● Short exercise
Please format the records below as a JSON list of strings, one string per line, leaving out any blank lines.

··· Data provided ···

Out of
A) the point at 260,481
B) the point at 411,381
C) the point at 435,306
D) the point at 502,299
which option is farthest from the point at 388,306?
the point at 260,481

···

● The answer
[
  "Out of",
  "A) the point at 260,481",
  "B) the point at 411,381",
  "C) the point at 435,306",
  "D) the point at 502,299",
  "which option is farthest from the point at 388,306?",
  "the point at 260,481"
]